Le Leningrad L231 motorisé

 

C’est un appareil 24x36 à visée télémétrique. Il fut produit en URSS dans les années 50 et 60… Il mesure 143mm de long sans les œilletons, pour 94mm de haut et 40mm d’épaisseur si on compte la couronne crantée pour le réglage dioptrique du viseur et le levier du retardateur. Equipé du Jupiter de 50mm, l’épaisseur est de 73mm. Deux particularités : sous la semelle du boîtier, un levier peut être déployé pour la stabilité de l’appareil quand il est posé. Un bossage à gauche permet une bonne prise en main de l’appareil. 

 

Leningrad  en mains.jpg

cliché M.Pourny

 

 Le Leningrad est lourd, les appareils modernes nous avaient fait oublier le poids du métal. Comparé aux Fed et Zorki, son poids s’explique aussi par cette originalité: il dispose d’un moteur mécanique pour le réarmement de l’obturateur et l’avancement du film. Ainsi pas de levier d’armement, mais un gros bouton moleté qu’il faut tourner dans le sens contraire aux aiguilles d’une montre. Après trois tours de rotation, le ressort est suffisamment tendu pour actionner six fois l’obturateur.

 

Leningrad dos ouvert.jpg

cliché M.Pourny

 

 Aïe !!! Vous ne me croirez pas, je viens de me faire une grosse frayeur. J’avais ouvert le dos de l’appareil pour vérifier le bon fonctionnement du rideau, et que vis-je ? Il n’était pas complètement refermé. J’ai eu beau manipulé le barillet des vitesses (d’ailleurs minuscule et d’apparence fragile) le rideau restait à moitié ouvert. En tournant à nouveau le barillet, le rideau s’ouvrait complètement, et puis à la suite de je ne sais quelle manipulation, il s’est refermé et comme j’avais tendu un peu plus le ressort d’armement, j’ai pu déclencher une dizaine de fois en constatant l’ouverture complète de l’obturateur. J’évalue la vitesse d’obturation entre 1/30° et 1/60° de seconde, et je vous assure que je laisserai la couronne du barillet sur cette vitesse, par sécurité. C’est dommage, en théorie le Leningrad propose toutes les vitesses de 1s à 1/1000°s plus la pose B. Donc lourd mais fragile…Bon, il y a l’excuse de l’âge. 
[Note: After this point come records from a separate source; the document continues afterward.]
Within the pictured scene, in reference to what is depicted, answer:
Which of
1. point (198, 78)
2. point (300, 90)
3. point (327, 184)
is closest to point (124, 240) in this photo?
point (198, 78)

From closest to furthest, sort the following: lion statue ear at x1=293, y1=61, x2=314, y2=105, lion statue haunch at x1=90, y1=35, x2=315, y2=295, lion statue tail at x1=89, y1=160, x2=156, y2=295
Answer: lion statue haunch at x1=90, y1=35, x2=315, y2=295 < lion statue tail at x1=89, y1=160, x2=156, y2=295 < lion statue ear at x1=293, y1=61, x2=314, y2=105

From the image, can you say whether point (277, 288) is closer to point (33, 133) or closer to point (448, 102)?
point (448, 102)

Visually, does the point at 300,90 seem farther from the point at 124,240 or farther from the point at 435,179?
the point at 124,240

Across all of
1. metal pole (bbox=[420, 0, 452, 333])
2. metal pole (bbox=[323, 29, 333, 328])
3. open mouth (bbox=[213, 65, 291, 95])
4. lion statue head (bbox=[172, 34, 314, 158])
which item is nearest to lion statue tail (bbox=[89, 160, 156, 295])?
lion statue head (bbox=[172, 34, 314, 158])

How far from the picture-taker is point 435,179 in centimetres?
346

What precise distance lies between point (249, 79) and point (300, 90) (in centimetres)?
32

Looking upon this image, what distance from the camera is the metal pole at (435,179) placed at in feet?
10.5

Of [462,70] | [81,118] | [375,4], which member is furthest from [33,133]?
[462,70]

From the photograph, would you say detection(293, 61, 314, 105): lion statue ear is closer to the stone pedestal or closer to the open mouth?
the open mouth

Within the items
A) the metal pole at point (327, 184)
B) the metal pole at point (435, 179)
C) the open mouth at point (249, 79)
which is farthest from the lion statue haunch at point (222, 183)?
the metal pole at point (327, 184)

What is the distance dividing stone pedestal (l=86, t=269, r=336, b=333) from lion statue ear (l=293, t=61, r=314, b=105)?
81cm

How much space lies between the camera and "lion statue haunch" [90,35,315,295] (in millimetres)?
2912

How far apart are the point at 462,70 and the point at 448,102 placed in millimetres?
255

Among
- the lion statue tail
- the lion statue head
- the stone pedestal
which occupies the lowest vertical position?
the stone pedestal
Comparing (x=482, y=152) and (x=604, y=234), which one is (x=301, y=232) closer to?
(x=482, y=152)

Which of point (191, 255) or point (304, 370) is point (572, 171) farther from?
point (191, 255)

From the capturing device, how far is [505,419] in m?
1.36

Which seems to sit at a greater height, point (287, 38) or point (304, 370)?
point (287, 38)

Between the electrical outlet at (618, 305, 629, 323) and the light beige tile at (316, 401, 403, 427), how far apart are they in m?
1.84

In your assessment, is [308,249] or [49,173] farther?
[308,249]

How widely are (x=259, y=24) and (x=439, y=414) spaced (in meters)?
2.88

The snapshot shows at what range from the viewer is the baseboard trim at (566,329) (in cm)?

 Dans le viseur, 3 cadres délimitent les champs pour les focales de 50, 85 et 135mm. Hors cadres, la visée correspond à l’angle de champ d’un 35mm. Les cadres restent visibles en permanence, il faut donc se souvenir quel est l’objectif utilisé pour éviter les erreurs de cadrage. 

 La mise au point, par coïncidence d’images au centre du viseur, est précise grâce à la grande base du télémètre : 57mm. 

 Le retardateur laisse vraiment peu de temps pour un autoportrait décontracté : 4 secondes…il faut courir vite. Il peut toutefois être utile pour éviter le bougé, l’appareil étant posé ou fixé sur un trépied.

 La prise pour le flash est située en façade, sous le gros bouton d’armement. 

 Le bouton de rebobinage est sur le capot, au-dessus du viseur. Au-dessus, un disque présente les sensibilités des films, il suffit d’aligner celle du film choisi et un point noir sur la couronne. Pour mémoire seulement, car ici pas de cellule, pas d’automatisme, pas de pile et donc pas de pollution. Il suffit d’appliquer les bonnes vieilles recettes de nos ancêtres : beau temps ensoleillé : 1/125° à f8, ciel couvert 1/60° à f5,6. Dans mon cas, bloqué entre 1/30 et 1/60, je naviguerai au jugé entre F5,6 et f11. Pour un film standard de 125 iso.

 La fermeture du dos n’est pas facile. Il faut d’abord visser un gros bouton sur la semelle, et tourner une clé à l’opposé : bien compliqué. 

 Les optiques sont à visser au pas Leica de 39mm. J’ai déjà présenté le Jupiter-8 de 50mm, il équipe tous les Fed et Zorki, il donne d’excellents résultats. Sur ce modèle, la mise au point est assez douce, contrairement à d’autres dont la graisse a séché. 

 Je n’ai pas encore pris de photos avec cet appareil, par rapport aux autres appareils soviétiques il est assez lourd, mais il a cet avantage de présenter des cadres dans le viseur correspondant aux focales des objectifs. J’essaierais bien un jour un 135…pour surprendre l’écureuil dans le jardin.

  Merci à Jean-Luc et Patricia à qui j'adresse un petit bonjour !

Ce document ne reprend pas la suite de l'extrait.